Reproduce the line that holds "At what depth" together with all the lines after it up to the end of the entries.

────────

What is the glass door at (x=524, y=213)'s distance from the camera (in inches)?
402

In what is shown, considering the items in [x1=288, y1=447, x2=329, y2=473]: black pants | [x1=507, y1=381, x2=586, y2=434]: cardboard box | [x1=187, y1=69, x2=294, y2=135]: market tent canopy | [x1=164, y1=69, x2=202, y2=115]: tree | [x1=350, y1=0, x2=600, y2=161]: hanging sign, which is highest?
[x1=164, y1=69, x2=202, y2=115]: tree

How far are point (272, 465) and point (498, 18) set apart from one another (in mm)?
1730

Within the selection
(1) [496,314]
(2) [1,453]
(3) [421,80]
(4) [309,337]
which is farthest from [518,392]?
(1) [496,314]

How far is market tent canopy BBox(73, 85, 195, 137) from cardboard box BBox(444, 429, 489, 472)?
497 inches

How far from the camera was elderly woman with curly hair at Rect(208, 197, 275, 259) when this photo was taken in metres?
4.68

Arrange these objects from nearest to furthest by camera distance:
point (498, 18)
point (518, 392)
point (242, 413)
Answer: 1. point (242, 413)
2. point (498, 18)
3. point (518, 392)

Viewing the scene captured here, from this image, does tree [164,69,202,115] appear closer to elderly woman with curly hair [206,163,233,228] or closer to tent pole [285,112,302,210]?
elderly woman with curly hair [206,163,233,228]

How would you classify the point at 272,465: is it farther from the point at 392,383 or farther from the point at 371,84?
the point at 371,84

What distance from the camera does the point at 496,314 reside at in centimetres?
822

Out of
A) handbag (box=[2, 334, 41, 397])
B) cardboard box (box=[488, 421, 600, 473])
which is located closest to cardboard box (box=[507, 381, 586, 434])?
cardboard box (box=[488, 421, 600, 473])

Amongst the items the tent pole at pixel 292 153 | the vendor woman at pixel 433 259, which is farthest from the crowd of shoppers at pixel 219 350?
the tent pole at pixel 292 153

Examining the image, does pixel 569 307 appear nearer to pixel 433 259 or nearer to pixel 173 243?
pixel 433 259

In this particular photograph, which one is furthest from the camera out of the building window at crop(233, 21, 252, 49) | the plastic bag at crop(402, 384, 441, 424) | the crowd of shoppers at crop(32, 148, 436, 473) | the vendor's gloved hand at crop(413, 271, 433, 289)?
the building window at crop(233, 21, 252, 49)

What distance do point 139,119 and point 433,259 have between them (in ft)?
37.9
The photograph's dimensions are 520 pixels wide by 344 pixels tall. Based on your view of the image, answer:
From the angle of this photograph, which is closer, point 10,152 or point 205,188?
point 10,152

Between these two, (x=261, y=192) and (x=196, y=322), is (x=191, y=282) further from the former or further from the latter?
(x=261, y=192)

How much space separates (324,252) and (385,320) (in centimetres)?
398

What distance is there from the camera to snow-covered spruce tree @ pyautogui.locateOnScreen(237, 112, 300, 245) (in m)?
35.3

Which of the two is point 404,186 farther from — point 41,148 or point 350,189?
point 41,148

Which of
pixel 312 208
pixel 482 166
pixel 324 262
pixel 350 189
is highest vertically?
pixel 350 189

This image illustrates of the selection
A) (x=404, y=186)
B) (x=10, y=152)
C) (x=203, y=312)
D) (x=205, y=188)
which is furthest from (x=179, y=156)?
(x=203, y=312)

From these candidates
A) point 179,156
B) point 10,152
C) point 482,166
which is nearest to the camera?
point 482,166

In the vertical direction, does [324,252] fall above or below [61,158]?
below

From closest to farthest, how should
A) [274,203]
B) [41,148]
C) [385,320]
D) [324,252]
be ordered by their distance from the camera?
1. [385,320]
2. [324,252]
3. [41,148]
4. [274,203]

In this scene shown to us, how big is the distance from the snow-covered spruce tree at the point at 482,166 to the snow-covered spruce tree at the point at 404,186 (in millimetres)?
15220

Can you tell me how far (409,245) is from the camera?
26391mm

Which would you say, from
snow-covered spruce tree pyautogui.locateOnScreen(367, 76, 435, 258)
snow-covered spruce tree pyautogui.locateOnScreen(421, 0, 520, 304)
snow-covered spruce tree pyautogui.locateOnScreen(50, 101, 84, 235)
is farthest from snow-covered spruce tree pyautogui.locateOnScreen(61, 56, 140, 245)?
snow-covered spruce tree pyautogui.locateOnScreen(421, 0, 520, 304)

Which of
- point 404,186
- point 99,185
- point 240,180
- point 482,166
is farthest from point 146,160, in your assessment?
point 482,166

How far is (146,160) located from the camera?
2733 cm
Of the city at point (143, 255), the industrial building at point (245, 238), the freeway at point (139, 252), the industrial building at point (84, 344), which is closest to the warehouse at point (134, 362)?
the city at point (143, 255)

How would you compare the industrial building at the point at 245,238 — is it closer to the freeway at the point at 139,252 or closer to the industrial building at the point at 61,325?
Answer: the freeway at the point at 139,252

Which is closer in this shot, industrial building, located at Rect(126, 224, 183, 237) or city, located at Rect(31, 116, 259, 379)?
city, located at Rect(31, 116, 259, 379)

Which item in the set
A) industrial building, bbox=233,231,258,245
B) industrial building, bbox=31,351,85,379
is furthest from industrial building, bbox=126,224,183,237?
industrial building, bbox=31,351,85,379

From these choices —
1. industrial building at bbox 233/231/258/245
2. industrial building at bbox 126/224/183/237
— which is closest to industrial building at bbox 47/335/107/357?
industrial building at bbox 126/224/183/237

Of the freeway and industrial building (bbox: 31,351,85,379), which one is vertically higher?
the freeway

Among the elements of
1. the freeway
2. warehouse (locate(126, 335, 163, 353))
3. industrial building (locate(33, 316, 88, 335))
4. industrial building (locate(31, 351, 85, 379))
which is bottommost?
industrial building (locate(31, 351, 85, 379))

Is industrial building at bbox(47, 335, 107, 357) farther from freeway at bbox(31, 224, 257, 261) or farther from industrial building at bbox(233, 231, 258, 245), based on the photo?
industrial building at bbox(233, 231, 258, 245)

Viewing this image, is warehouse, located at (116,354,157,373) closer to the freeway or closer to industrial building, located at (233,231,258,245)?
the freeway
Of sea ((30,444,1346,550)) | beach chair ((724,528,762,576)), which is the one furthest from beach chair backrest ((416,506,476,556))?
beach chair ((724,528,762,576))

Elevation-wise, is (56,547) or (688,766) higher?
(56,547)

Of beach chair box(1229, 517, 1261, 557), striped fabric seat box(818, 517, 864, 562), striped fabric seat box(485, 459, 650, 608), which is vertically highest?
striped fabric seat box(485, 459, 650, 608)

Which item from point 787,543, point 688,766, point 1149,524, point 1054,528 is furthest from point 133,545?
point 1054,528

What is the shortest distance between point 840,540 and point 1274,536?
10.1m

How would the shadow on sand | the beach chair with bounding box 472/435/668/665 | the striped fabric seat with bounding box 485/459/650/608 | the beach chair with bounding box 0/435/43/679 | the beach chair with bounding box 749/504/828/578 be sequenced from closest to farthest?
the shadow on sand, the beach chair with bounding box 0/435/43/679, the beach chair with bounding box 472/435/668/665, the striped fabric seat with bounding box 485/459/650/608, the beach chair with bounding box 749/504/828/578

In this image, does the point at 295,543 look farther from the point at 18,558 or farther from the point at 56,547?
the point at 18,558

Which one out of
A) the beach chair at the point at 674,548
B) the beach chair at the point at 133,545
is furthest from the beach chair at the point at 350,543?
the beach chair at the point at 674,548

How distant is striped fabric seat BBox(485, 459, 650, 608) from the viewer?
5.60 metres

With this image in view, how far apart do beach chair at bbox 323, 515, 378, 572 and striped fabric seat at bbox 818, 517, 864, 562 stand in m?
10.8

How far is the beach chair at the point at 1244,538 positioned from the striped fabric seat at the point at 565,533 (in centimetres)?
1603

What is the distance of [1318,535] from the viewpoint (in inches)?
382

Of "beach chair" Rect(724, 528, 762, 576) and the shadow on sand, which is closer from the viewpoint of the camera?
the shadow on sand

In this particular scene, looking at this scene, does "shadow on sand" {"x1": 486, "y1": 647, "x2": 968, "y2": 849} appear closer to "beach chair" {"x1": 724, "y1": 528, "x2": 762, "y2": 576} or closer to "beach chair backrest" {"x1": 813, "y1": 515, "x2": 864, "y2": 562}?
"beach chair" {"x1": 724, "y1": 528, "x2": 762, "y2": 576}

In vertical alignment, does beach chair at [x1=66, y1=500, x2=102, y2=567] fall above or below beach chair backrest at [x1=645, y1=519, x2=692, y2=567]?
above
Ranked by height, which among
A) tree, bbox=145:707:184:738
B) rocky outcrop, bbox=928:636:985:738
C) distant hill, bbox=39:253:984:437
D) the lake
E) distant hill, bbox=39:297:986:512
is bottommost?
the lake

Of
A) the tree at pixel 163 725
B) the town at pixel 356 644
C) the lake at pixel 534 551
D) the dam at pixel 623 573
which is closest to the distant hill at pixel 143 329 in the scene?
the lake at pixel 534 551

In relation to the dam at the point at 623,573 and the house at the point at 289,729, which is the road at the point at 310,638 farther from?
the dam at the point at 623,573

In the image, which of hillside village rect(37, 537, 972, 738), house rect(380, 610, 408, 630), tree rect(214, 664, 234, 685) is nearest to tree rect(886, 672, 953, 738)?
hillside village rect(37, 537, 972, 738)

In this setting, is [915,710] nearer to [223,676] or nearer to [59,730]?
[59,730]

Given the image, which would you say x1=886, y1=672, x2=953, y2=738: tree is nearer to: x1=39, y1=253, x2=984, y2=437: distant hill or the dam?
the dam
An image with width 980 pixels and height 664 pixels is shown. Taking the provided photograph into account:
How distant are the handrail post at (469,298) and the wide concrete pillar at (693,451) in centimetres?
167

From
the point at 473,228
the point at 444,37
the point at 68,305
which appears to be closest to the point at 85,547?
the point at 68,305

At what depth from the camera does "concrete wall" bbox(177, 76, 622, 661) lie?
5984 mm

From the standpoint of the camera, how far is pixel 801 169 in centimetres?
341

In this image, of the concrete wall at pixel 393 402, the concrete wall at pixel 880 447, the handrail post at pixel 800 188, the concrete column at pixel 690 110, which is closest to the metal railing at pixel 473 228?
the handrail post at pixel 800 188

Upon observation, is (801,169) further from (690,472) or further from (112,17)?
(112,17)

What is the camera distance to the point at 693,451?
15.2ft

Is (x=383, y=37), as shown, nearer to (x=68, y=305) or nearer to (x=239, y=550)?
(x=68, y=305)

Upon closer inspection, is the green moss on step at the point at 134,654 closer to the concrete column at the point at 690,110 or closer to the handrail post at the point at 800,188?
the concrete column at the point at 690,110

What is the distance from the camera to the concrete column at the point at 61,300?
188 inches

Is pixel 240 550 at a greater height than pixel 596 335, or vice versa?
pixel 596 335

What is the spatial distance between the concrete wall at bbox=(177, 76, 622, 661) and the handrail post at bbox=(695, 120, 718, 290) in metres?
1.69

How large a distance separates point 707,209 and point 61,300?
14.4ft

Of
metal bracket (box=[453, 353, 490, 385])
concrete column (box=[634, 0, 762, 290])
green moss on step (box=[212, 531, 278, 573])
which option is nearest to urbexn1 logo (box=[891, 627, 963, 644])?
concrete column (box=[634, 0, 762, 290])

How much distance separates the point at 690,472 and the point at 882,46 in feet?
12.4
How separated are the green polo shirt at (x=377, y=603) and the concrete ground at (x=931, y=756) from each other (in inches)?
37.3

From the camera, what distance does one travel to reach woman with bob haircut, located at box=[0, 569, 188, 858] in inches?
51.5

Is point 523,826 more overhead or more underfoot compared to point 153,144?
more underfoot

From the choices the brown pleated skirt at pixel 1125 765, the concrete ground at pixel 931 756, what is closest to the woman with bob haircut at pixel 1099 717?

────────

▶ Complete output
At what depth from the camera does "concrete wall" bbox(177, 76, 622, 661) lie?
5984 mm

From the standpoint of the camera, how far is pixel 801 169 in centimetres?
341

In this image, of the concrete wall at pixel 393 402, the concrete wall at pixel 880 447, the handrail post at pixel 800 188, the concrete column at pixel 690 110, which is closest to the metal railing at pixel 473 228?
the handrail post at pixel 800 188

Upon observation, is (801,169) further from (690,472) or further from (112,17)?
(112,17)

What is the camera distance to the point at 693,451?
15.2ft

Is (x=383, y=37), as shown, nearer to (x=68, y=305) or nearer to (x=239, y=550)?
(x=68, y=305)

Upon closer inspection, is the green moss on step at the point at 134,654 closer to the concrete column at the point at 690,110 or closer to the handrail post at the point at 800,188?
the concrete column at the point at 690,110

What is the distance from the camera to the concrete column at the point at 61,300?
188 inches

Is pixel 240 550 at a greater height than pixel 596 335, or vice versa?
pixel 596 335

What is the spatial distance between the concrete wall at bbox=(177, 76, 622, 661) and the handrail post at bbox=(695, 120, 718, 290) in metres?
1.69

How large a distance separates point 707,209 and point 61,300?
14.4ft

Of
metal bracket (box=[453, 353, 490, 385])
concrete column (box=[634, 0, 762, 290])
green moss on step (box=[212, 531, 278, 573])
which option is nearest to urbexn1 logo (box=[891, 627, 963, 644])?
concrete column (box=[634, 0, 762, 290])

How much distance separates the point at 690,472 and the point at 882,46 in feet?
12.4
How separated are the green polo shirt at (x=377, y=603) and the concrete ground at (x=931, y=756) from each other (in inches)?
37.3

From the camera, what distance does one travel to reach woman with bob haircut, located at box=[0, 569, 188, 858] in inches?
51.5

Is point 523,826 more overhead or more underfoot compared to point 153,144?
more underfoot

From the choices the brown pleated skirt at pixel 1125 765, the concrete ground at pixel 931 756, what is closest to the woman with bob haircut at pixel 1099 717?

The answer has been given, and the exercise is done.